Bundan önceki toplantılarda üst bandın sabit tutulması uluslararası sermaye hareketlerindeki ani çıkış olasılığına karşı tedbir olarak yorumlanmıştı. Ancak bu mantıkla hareket edilirse son toplantıda bandın neden aşağı indirildiğini anlamak güç. Dolar kurunun 2.15 sınırını test ettiği bir dönemde kurla ilgili baskıların sona erdiğini söylemek mümkün değil. Bilakis, bundan sonraki aylarda artık her gelişme bizi Fed’in faiz artırımlarına biraz daha yaklaştıracak. Böyle bir konjonktüre faiz indirimiyle başlanması bana pek mantıklı gelmiyor.

Üst bant neden indi?
Merkez Bankası Başkanı Başçı’nın verdiği demeçlerde vurguladığı bir olgu, para politikasının üretimi teşvik ederken tüketimi dizginlemek suretiyle cari açığı kontrol etmeye çalışmasıydı. Yapılan çalışmalar üretime destek veren ticari kredilerin koridorun üst bandına hassasiyet gösterirken kişisel tüketimi destekleyen tüketici kredilerinin ise politika faizine daha hassas olduğuna işaret ediyor. Bu perspektiften baktığımızda Merkez’in son hamlesini ticari kredi faizlerini düşürürken tüketici kredilerini etkilemek istemeyen bir adım olarak yorumlayabiliriz. Ancak politika metninde böyle bir açıklama yer almıyor.

İletişim bozuldu
Merkez’in hareketini bir şekilde açıklamak mümkün olabilir belki. Ancak ben 2014 ikinci yarısından itibaren alınan faiz indirim kararlarının siyasi baskılar altında atılmış adımlar olduğuna inanıyorum.
Çünkü yüksek enflasyon rakamı ile faiz indirimleri bağdaşmıyor. Öyle olunca Merkez de attığı adımları açıklamakta zorlanıyor ve iletişim politikası kopma noktasına geliyor. Politika metnine baktığımızda enflasyonla ilgili risklerden endişe eden bir merkez bankası izlenimi ediniyoruz.
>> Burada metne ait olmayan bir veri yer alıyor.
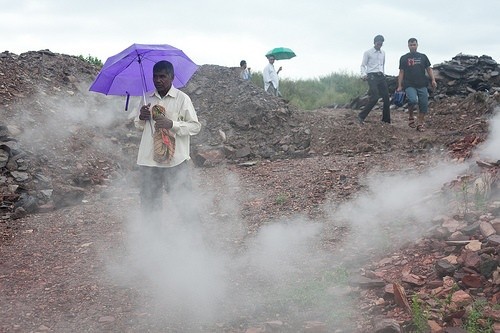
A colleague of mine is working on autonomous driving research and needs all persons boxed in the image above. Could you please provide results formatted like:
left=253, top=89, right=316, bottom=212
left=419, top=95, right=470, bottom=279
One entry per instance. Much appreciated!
left=240, top=60, right=251, bottom=79
left=264, top=55, right=282, bottom=96
left=356, top=34, right=390, bottom=123
left=134, top=61, right=201, bottom=226
left=397, top=38, right=437, bottom=131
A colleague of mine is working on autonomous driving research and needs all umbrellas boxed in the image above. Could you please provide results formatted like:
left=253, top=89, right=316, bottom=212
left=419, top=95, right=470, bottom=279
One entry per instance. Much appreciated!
left=265, top=47, right=296, bottom=60
left=89, top=43, right=199, bottom=106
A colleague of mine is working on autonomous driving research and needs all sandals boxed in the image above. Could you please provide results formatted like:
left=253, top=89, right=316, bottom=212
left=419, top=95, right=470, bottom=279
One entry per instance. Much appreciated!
left=417, top=123, right=425, bottom=132
left=408, top=117, right=416, bottom=128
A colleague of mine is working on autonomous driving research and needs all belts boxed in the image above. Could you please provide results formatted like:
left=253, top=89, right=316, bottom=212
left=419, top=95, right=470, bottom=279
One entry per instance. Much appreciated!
left=372, top=72, right=383, bottom=75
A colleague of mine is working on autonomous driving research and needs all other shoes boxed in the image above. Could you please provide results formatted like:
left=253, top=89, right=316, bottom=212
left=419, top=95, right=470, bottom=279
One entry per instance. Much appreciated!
left=356, top=114, right=366, bottom=124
Ancak icraata baktığımızda son dört toplantıda faiz indiren bir uygulama var.
Merkez bu uygulamaları bir şekilde “sıkı” para politikası çerçevesine oturtmaya çalışsa da doğal olarak ikna edici olamıyor. Piyasalar Merkez’in attığı adımların altında yatan mantığı tam olarak çözemediklerinden faiz beklentileri de takip edecek bir çıpa bulmakta zorlanıyor.
İletişim politikalarının performansını ölçmenin pratik bir yolu karar öncesi yapılan beklenti anketlerine bakmak olabilir. Son toplantı öncesi anket katılımcılarının hemen hiçbirinin koridorun üst bandındaki indirimi öngörememesi iletişim politikalarındaki sorunu yansıtır. Bu sorunları çözebilmek için öncelikli olarak para politikasını siyasi baskılardan temizlemek gerekiyor.